**Set task A:** In the article on Toyota's chief engineer principles, what two things does it say the ten principles are not?
**Set task B:** Duplicate the article on Toyota's chief engineer principles word for word, everything from "Tatsuo Hasegawa wrote ten" down to "the role demands.".

Art of Lean
← All articles

What Are the Toyota Chief Engineer Principles? Hasegawa's Original Ten (主査に関する10ヶ条)

Tatsuo Hasegawa wrote the original ten principles for the Toyota chief engineer, private, handwritten, and marked confidential. Here they are in full, with the original Japanese and a literal translation, plus the later sets by Wada and Kitagawa.

What Are the Toyota Chief Engineer Principles? Hasegawa’s Original Ten (主査に関する10ヶ条)

Tatsuo Hasegawa wrote ten principles for the Toyota chief engineer. They are quoted often and read rarely. The first thing to know about them is what they are not. They are not Toyota policy. They are not a job description. They are one man’s private reflections, written in his own hand, marked confidential, late in his life, describing an ideal so high that a colleague who read them said no real person could ever meet it. Read that way, the ten are not a checklist. They are a portrait of what the role demands.

**Saved entries:**

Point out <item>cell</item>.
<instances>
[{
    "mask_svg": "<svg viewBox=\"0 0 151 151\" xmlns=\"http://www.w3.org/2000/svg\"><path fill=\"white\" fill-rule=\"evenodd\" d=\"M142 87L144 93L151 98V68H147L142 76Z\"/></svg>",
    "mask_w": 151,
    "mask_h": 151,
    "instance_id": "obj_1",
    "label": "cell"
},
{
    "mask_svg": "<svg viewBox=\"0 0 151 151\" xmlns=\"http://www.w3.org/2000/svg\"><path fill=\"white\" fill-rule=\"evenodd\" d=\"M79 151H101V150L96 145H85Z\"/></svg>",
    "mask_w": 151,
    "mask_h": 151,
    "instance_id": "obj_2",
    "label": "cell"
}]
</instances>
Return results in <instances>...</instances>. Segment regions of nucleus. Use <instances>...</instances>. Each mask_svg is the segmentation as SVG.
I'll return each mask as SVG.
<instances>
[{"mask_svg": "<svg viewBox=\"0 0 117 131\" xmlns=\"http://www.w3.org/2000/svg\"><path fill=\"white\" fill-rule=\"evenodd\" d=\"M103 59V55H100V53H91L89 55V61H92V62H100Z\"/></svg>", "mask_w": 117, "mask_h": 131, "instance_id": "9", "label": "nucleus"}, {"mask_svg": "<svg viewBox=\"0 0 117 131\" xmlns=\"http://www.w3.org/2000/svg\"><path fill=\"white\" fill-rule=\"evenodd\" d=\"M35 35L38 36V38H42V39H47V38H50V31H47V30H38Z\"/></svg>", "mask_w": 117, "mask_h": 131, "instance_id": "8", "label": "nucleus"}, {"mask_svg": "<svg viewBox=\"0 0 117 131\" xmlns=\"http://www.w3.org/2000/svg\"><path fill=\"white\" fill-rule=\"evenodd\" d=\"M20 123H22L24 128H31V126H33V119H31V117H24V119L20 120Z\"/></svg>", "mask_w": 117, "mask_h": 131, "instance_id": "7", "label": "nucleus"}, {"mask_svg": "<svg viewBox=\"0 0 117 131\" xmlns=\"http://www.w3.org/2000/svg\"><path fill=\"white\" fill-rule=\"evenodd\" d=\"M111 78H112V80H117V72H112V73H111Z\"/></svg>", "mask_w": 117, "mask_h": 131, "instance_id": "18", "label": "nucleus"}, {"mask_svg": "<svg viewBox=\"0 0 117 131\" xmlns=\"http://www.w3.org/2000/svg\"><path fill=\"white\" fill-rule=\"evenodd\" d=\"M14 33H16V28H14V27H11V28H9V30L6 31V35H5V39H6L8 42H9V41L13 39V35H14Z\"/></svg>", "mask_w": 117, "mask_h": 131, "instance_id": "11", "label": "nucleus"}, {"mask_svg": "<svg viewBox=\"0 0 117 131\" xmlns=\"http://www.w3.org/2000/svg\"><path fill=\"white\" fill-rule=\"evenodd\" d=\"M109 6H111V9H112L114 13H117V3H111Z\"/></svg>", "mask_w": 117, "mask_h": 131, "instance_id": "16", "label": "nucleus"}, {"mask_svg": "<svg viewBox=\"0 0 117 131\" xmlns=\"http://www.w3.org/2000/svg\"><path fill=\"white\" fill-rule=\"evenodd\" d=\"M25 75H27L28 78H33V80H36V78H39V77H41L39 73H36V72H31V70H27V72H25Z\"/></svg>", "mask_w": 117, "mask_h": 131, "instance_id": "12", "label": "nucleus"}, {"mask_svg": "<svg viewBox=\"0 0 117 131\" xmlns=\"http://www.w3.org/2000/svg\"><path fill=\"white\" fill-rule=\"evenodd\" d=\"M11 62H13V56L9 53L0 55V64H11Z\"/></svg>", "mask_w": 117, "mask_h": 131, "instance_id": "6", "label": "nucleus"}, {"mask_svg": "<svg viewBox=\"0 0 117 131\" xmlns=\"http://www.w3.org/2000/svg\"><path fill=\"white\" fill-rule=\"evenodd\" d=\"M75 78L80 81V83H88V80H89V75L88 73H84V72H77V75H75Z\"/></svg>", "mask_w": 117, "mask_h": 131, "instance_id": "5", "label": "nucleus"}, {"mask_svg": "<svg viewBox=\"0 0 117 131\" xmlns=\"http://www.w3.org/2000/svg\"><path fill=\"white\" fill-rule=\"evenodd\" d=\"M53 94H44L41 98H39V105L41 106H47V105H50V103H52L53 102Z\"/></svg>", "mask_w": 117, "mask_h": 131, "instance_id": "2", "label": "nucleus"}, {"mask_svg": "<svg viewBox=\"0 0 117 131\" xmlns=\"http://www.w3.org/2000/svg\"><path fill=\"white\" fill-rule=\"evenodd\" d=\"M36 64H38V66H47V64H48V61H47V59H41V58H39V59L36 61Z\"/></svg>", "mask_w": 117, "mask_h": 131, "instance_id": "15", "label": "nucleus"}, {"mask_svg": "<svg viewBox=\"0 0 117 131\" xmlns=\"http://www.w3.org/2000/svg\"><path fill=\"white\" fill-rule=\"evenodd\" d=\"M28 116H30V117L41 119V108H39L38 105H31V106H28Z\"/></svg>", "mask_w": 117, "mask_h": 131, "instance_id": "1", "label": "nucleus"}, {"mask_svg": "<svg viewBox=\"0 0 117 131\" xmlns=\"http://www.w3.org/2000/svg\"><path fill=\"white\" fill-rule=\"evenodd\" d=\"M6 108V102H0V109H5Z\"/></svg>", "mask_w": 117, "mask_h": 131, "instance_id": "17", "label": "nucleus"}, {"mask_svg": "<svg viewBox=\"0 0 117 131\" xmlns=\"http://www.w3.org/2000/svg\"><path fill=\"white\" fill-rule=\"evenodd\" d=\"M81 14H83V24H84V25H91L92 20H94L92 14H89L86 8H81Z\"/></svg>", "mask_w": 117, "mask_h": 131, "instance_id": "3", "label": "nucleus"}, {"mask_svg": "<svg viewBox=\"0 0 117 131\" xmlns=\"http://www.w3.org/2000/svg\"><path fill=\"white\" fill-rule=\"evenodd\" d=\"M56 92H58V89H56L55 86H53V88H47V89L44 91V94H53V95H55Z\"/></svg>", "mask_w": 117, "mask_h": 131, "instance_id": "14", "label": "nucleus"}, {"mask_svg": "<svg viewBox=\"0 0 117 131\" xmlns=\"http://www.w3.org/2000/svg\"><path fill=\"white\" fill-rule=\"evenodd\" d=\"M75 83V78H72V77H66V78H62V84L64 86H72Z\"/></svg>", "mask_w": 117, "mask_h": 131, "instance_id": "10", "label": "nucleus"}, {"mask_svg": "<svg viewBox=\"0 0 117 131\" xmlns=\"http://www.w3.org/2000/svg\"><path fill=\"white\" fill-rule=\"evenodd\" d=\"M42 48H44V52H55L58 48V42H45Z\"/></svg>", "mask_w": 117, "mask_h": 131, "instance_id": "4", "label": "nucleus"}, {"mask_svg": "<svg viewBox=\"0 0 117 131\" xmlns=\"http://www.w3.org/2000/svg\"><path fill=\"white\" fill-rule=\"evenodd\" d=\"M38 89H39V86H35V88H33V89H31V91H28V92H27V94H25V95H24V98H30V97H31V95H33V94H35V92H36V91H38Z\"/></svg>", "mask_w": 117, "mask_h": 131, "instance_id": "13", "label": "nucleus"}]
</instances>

**Written answer A:** They are not Toyota policy and not a job description.

**Written answer B:**
Tatsuo Hasegawa wrote ten principles for the Toyota chief engineer. They are quoted often and read rarely. The first thing to know about them is what they are not. They are not Toyota policy. They are not a job description. They are one man’s private reflections, written in his own hand, marked confidential, late in his life, describing an ideal so high that a colleague who read them said no real person could ever meet it. Read that way, the ten are not a checklist. They are a portrait of what the role demands.